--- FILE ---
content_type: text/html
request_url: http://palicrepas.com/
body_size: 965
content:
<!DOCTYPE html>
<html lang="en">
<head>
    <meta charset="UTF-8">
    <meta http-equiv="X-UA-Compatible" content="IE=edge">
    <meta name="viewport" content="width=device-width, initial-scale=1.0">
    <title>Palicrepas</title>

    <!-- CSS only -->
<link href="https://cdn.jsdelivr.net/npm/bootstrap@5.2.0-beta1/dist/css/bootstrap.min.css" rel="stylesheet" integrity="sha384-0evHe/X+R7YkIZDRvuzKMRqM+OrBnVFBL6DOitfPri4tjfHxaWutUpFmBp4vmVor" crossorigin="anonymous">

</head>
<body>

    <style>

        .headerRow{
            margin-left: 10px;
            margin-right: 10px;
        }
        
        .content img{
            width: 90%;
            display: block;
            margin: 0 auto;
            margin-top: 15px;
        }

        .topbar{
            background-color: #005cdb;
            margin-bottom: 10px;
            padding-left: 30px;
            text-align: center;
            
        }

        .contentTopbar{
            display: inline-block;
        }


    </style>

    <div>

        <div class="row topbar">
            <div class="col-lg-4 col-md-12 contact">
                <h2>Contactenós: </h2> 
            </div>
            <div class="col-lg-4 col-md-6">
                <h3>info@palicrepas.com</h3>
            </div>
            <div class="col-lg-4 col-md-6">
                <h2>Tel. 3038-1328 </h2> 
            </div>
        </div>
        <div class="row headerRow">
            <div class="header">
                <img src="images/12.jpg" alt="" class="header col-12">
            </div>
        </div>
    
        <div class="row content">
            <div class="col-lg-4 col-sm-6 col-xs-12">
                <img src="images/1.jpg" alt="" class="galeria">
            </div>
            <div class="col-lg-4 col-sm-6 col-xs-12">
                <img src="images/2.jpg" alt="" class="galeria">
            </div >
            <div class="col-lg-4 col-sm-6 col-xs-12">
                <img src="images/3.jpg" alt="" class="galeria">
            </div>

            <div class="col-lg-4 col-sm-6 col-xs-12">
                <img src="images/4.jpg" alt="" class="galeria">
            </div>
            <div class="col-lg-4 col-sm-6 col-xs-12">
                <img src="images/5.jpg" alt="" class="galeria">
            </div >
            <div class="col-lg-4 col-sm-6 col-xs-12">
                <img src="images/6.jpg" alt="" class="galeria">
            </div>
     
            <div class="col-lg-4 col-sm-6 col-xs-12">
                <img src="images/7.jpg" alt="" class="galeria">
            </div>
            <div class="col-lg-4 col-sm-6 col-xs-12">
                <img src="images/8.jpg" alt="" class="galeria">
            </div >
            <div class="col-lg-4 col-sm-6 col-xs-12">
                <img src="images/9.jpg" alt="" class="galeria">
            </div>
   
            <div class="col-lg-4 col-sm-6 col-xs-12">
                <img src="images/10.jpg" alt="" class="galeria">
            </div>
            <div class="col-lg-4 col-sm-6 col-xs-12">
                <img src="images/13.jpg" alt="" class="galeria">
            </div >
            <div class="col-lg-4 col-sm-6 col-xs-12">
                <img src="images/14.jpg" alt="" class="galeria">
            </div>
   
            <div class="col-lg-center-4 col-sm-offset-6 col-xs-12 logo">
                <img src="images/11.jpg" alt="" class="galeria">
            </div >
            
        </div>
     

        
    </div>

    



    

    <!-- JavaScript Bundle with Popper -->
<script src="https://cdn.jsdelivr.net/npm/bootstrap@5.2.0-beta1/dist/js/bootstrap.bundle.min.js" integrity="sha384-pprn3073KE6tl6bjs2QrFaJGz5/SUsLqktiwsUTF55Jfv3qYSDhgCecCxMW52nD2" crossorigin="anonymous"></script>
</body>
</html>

What to do: For every entry above, write out an exact copy.

Exercise output:
--- FILE ---
content_type: text/html
request_url: http://palicrepas.com/
body_size: 965
content:
<!DOCTYPE html>
<html lang="en">
<head>
    <meta charset="UTF-8">
    <meta http-equiv="X-UA-Compatible" content="IE=edge">
    <meta name="viewport" content="width=device-width, initial-scale=1.0">
    <title>Palicrepas</title>

    <!-- CSS only -->
<link href="https://cdn.jsdelivr.net/npm/bootstrap@5.2.0-beta1/dist/css/bootstrap.min.css" rel="stylesheet" integrity="sha384-0evHe/X+R7YkIZDRvuzKMRqM+OrBnVFBL6DOitfPri4tjfHxaWutUpFmBp4vmVor" crossorigin="anonymous">

</head>
<body>

    <style>

        .headerRow{
            margin-left: 10px;
            margin-right: 10px;
        }
        
        .content img{
            width: 90%;
            display: block;
            margin: 0 auto;
            margin-top: 15px;
        }

        .topbar{
            background-color: #005cdb;
            margin-bottom: 10px;
            padding-left: 30px;
            text-align: center;
            
        }

        .contentTopbar{
            display: inline-block;
        }


    </style>

    <div>

        <div class="row topbar">
            <div class="col-lg-4 col-md-12 contact">
                <h2>Contactenós: </h2> 
            </div>
            <div class="col-lg-4 col-md-6">
                <h3>info@palicrepas.com</h3>
            </div>
            <div class="col-lg-4 col-md-6">
                <h2>Tel. 3038-1328 </h2> 
            </div>
        </div>
        <div class="row headerRow">
            <div class="header">
                <img src="images/12.jpg" alt="" class="header col-12">
            </div>
        </div>
    
        <div class="row content">
            <div class="col-lg-4 col-sm-6 col-xs-12">
                <img src="images/1.jpg" alt="" class="galeria">
            </div>
            <div class="col-lg-4 col-sm-6 col-xs-12">
                <img src="images/2.jpg" alt="" class="galeria">
            </div >
            <div class="col-lg-4 col-sm-6 col-xs-12">
                <img src="images/3.jpg" alt="" class="galeria">
            </div>

            <div class="col-lg-4 col-sm-6 col-xs-12">
                <img src="images/4.jpg" alt="" class="galeria">
            </div>
            <div class="col-lg-4 col-sm-6 col-xs-12">
                <img src="images/5.jpg" alt="" class="galeria">
            </div >
            <div class="col-lg-4 col-sm-6 col-xs-12">
                <img src="images/6.jpg" alt="" class="galeria">
            </div>
     
            <div class="col-lg-4 col-sm-6 col-xs-12">
                <img src="images/7.jpg" alt="" class="galeria">
            </div>
            <div class="col-lg-4 col-sm-6 col-xs-12">
                <img src="images/8.jpg" alt="" class="galeria">
            </div >
            <div class="col-lg-4 col-sm-6 col-xs-12">
                <img src="images/9.jpg" alt="" class="galeria">
            </div>
   
            <div class="col-lg-4 col-sm-6 col-xs-12">
                <img src="images/10.jpg" alt="" class="galeria">
            </div>
            <div class="col-lg-4 col-sm-6 col-xs-12">
                <img src="images/13.jpg" alt="" class="galeria">
            </div >
            <div class="col-lg-4 col-sm-6 col-xs-12">
                <img src="images/14.jpg" alt="" class="galeria">
            </div>
   
            <div class="col-lg-center-4 col-sm-offset-6 col-xs-12 logo">
                <img src="images/11.jpg" alt="" class="galeria">
            </div >
            
        </div>
     

        
    </div>

    



    

    <!-- JavaScript Bundle with Popper -->
<script src="https://cdn.jsdelivr.net/npm/bootstrap@5.2.0-beta1/dist/js/bootstrap.bundle.min.js" integrity="sha384-pprn3073KE6tl6bjs2QrFaJGz5/SUsLqktiwsUTF55Jfv3qYSDhgCecCxMW52nD2" crossorigin="anonymous"></script>
</body>
</html>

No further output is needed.